Isso não foi apenas um abuso do pós-guerra. Mesmo quando os judeus ainda estavam sendo levados para os campos de extermínio, Arieh Altman, da Nova Organização Sionista, era típico ao argumentar que o antissemitismo deveria “formar a base da propaganda sionista”, e o Oficial de Segurança da Defesa na Palestina, Henry Hunloke, se perguntava se a Agência Judaica poderia até mesmo “incitar o antissemitismo (…) para forçar os judeus (…) a vir para a Palestina”.

Hoje em dia, quando qualquer coisa que se aproxime desse tópico é levantada, algumas pessoas distorcem a afirmação pejorativa de que o orador – nesse caso, eu – está culpando os judeus pelo antissemitismo.

NÃO. Em vez disso, é o simples fato de que o sionismo exige o antissemitismo, é viciado nele e procura garantir que ele, ou pelo menos a aparência dele, nunca acabe. Não é preciso olhar além da satisfação de muitos sionistas hoje em dia com o verdadeiro antissemitismo do novo governo americano de Donald Trump, com jornalistas israelenses como Yaron London aplaudindo abertamente esse antissemitismo como uma notícia bem-vinda. Mais sobre isso em alguns minutos.

Também mencionei a Reconstrução. Como explicou um ex-membro do assentamento, chamado Newton, os líderes sionistas temiam que, com a melhoria das condições na Europa, a pressão sobre a Palestina diminuísse. Qualquer melhora na Europa era um anátema para seus planos.

Qual foi a reação da Agência Judaica ao papel da Grã-Bretanha na derrota do pior inimigo que os judeus já conheceram? Ela viu uma oportunidade de extorsão. A guerra havia devastado a economia britânica, mas quando a Grã-Bretanha pediu aos EUA um empréstimo de longo prazo para se recuperar de sua batalha contra os nazistas, a Agência tentou pressionar Washington a negar o empréstimo, a menos que a Grã-Bretanha aceitasse as exigências sionistas. É claro que o empréstimo acabou sendo aprovado, mas, ainda em 1948, os sionistas atacaram os congressistas dos EUA por serem a favor do Plano Marshall, e o próprio governo Truman colocou o empréstimo na frente das autoridades britânicas quando elas tentaram chamar a atenção para as atrocidades sionistas.

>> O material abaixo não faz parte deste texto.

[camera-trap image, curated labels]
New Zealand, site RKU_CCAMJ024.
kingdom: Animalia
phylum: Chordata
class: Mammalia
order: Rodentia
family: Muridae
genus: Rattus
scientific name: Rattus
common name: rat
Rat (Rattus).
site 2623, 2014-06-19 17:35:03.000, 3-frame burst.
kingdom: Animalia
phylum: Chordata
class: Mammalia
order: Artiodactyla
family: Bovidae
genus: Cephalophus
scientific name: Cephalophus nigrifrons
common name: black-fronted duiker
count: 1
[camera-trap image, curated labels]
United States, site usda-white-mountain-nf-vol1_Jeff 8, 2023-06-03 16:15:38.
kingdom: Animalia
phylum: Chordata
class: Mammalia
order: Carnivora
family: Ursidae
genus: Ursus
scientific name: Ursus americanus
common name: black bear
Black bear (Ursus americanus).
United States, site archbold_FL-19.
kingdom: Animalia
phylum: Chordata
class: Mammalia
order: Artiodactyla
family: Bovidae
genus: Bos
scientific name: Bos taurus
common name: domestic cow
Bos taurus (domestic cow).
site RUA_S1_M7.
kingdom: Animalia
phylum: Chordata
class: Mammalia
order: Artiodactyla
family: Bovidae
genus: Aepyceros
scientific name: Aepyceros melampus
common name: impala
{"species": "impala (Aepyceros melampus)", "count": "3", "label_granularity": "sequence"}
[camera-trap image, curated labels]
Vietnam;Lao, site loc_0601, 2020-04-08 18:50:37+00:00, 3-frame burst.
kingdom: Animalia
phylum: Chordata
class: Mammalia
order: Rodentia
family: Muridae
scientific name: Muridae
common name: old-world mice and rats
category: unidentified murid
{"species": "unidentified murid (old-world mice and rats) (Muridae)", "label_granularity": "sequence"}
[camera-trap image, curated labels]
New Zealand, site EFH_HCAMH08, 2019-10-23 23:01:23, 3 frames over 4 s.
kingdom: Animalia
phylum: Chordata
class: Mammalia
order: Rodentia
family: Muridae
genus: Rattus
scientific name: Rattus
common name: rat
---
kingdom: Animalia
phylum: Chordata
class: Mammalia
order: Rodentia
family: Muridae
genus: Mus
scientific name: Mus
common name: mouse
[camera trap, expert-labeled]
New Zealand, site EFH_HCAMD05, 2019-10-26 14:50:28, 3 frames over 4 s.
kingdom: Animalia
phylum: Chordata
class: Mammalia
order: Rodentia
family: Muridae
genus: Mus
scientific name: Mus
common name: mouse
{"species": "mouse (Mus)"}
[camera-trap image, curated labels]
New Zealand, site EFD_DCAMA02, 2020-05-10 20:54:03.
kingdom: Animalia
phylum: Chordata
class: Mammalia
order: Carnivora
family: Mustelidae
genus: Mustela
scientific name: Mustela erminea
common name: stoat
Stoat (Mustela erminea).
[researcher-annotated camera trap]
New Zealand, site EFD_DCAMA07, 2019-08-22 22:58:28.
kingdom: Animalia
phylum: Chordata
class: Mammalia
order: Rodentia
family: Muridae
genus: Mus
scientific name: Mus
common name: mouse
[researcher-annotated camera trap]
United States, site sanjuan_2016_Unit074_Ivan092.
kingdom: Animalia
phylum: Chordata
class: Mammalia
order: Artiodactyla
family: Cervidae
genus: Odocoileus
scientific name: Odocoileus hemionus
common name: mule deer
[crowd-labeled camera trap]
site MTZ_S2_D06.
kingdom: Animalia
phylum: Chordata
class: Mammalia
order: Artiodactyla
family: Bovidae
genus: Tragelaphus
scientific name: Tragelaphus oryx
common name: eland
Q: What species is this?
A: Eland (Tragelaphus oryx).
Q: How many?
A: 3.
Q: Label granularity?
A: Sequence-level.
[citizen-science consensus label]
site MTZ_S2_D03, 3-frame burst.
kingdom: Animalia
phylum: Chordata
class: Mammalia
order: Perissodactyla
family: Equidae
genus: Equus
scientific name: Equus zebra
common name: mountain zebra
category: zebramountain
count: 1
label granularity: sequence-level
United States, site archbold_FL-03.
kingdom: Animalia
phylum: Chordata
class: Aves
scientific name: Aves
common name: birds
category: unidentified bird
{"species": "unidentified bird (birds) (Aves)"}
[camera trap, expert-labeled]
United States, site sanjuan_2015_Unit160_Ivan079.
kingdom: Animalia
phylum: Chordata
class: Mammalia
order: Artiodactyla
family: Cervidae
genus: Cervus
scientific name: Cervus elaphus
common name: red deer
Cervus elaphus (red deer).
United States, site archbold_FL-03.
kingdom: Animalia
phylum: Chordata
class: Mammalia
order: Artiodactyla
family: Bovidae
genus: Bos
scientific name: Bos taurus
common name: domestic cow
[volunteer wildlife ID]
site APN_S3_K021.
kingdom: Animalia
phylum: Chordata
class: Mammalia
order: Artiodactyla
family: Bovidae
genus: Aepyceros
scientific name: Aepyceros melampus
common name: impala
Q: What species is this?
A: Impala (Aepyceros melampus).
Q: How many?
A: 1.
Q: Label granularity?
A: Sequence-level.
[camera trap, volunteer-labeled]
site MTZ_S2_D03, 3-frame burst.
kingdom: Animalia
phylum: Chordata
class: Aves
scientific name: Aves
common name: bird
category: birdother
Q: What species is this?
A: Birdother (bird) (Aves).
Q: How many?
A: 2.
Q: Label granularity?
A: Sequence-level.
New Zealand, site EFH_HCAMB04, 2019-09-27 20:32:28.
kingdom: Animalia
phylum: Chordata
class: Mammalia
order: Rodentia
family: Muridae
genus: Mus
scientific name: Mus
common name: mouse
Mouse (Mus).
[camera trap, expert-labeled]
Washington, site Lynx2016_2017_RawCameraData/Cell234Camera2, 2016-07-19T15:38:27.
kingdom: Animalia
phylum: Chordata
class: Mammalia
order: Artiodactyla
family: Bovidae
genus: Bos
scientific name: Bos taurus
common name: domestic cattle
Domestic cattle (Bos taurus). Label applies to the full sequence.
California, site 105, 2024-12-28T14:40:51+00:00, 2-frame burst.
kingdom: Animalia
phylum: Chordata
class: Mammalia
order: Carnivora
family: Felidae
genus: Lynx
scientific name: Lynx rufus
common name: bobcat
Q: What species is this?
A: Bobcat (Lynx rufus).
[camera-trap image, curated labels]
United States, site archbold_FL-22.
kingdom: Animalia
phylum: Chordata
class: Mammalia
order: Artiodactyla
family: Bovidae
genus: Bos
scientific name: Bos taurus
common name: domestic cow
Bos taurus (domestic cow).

Em 1946, o terrorismo sionista havia se tornado o desafio diário que definia a vida na Palestina, e cem mil soldados britânicos se mostraram incapazes de contê-lo. Qualquer coisa que mantivesse a Palestina como uma sociedade funcional era um alvo dos sionistas. Trens, estradas, pontes, comunicações, instalações de petróleo e estações da Guarda Costeira eram constantemente bombardeados. Trabalhadores de serviços públicos, reparadores de telefones, trabalhadores ferroviários e pessoal de eliminação de bombas eram assassinados. A polícia foi durante muito tempo um alvo preferencial e foi assassinada a tiros às dezenas.

Entre as organizações terroristas menores que surgiram, havia uma dedicada especificamente ao medo que os sionistas tinham, há muito tempo, de que os judeus fizessem amizade com não judeus, sendo que o medo final, é claro, era poluir o que, para os sionistas, era a raça judaica pura. Como exemplo de seus métodos, o grupo terrorista encharcou uma garota judia desobediente com ácido, ferindo-a gravemente e cegando-a de um olho.

O terror sionista foi auxiliado pela fenomenal rede de inteligência da Agência Judaica. A Agência tinha informantes até altos funcionários norte-americanos simpáticos que lhes forneciam informações de inteligência, de tal forma que os britânicos aprenderam a não confiar nem mesmo em mensagens diretas ao presidente norte-americano Truman.

Quando o comitê palestino da ONU, o UNSCOP, visitou a Palestina no verão de 1947, a Agência substituiu os motoristas dos membros do comitê por espiões; substituiu os garçons do restaurante principal que eles frequentavam por espiões; e, o mais produtivo, enviou cinco jovens mulheres para servir no que era chamado de “rede de teatro” de atendentes no prédio onde os membros, todos homens, estavam hospedados. As moças deveriam ser inteligentes e instruídas, mas, acima de tudo, segundo as palavras da Agência, deveriam ser “ousadas”. Qualquer que fosse o significado de “ousadia”, elas extraíam uma grande quantidade de informações das principais pessoas que estavam deliberando sobre o futuro da Palestina.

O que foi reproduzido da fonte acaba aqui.